Second leaf: Postemergent herbicide use in second leaf trees is tricky as protective nursery cartons may have been removed but young trunk bark is still sensitive to certain herbicides. In recent UC research results, trunk protection practices, ranked from worst to best protection, were fresh 50/50 white latex paint/water < 9-week-old 50/50 paint < no paint, 9 weeks after nursery boxes pulled < nursery boxes still on the trees. The somewhat unexpected results about the latex paint was attributed primarily to hardening of the bark after carton removal rather than directly to the paint treatment.

Many preemergent labels allow application after trees have spent a year in the ground. Prior to second leaf, consider applying a preemergent (with postemergent for control of existing weeds) in the winter or early spring while nursery cartons are still protecting the trunks, then remove the cartons and allow the trunk to harden before following up with any postemergent spray(s) in the summer if needed.

Third leaf: The bark on trunks should be tougher at this time, so more options are registered for use at this time due to lower risk of crop injury, but efficacy still hinges on building a strategy based on the particular species you want to manage, when it is most vulnerable.

For the best postemergent herbicide for fleabane control, in research by Dr.
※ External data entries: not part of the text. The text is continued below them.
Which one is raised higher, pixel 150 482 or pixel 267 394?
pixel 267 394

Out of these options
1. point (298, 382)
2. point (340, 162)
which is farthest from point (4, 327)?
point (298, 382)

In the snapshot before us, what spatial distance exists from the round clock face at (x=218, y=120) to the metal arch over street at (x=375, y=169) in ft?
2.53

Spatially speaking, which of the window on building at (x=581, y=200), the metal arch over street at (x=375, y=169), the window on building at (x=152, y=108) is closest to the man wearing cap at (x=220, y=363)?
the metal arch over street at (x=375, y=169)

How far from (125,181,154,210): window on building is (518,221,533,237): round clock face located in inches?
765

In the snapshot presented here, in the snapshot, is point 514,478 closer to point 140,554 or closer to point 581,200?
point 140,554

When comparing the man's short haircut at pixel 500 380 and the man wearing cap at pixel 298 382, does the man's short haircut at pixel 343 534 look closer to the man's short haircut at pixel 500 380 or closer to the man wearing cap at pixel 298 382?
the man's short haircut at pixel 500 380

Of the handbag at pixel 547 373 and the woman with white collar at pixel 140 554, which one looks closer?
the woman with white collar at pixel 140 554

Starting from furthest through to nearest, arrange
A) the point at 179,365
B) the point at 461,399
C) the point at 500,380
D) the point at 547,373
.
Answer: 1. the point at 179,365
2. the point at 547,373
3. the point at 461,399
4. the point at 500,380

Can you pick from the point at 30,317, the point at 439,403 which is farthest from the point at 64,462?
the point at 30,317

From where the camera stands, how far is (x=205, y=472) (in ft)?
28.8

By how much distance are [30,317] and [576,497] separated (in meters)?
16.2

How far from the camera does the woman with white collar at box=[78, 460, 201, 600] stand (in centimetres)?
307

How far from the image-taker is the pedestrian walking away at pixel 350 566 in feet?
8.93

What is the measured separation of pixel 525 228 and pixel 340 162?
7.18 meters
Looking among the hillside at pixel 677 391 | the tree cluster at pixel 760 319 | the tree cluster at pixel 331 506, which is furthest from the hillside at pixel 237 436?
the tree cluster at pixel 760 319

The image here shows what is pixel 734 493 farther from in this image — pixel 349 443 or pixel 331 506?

Brad Hanson’s Lab at UC Davis, Rely 280 (and similar products) or Treevix were the most effective. Tank mixing with glyphosate (Roundup) often delivers the best control across weed species in an orchard. Field bindweed (morning glory) can be controlled with glyphosate but care should be taken to mnimize spray drift and almond trunk exposure because of potential crop injury. Timing is critical to effective weed control with postemergent herbicides. Early is better than later as smaller weeds are easier to control than larger ones. For example, once fleabane “bolts” (changes from the low growing rosette to a more upright form), herbicide control is very difficult.

  • Consider managing weeds in the row middles in young blocks so those areas don’t become a huge seed bank for the critical zones down the tree row. Cover crops can shade out summer weeds. Other strategies for killing young weeds in the row middle before they set seed include light tilling or herbicide spray(s).
  • How a herbicide is applied is important for good results. Spray application of herbicides must be done carefully to put the herbicide where it works on the weeds, not your trees. Smooth row middles reduce chances of boom bounce. This, along with low spray pressure and low-drift nozzles, reduce off-target spraying. Careful training of applicators and setup of spray rigs is also important to a safe and effective spray.
  • Systems that trigger sprayer nozzles to spot spray scattered weeds are used effectively in field cropping systems. To my knowledge, this technology is little used in orchards. In a year where herbicide availability is possibly limited, automated spot spraying could be a way to stretch materials while spraying problem weeds that are young and more vulnerable.

Rising costs of labor and postemergent herbicides and an increasing number of glyphosate-resistant weeds makes young orchard weed management an ever-increasing challenge. When looking for successful, cost-effective weed management solutions, consult with your PCA and consider all the timing, material and technological options available.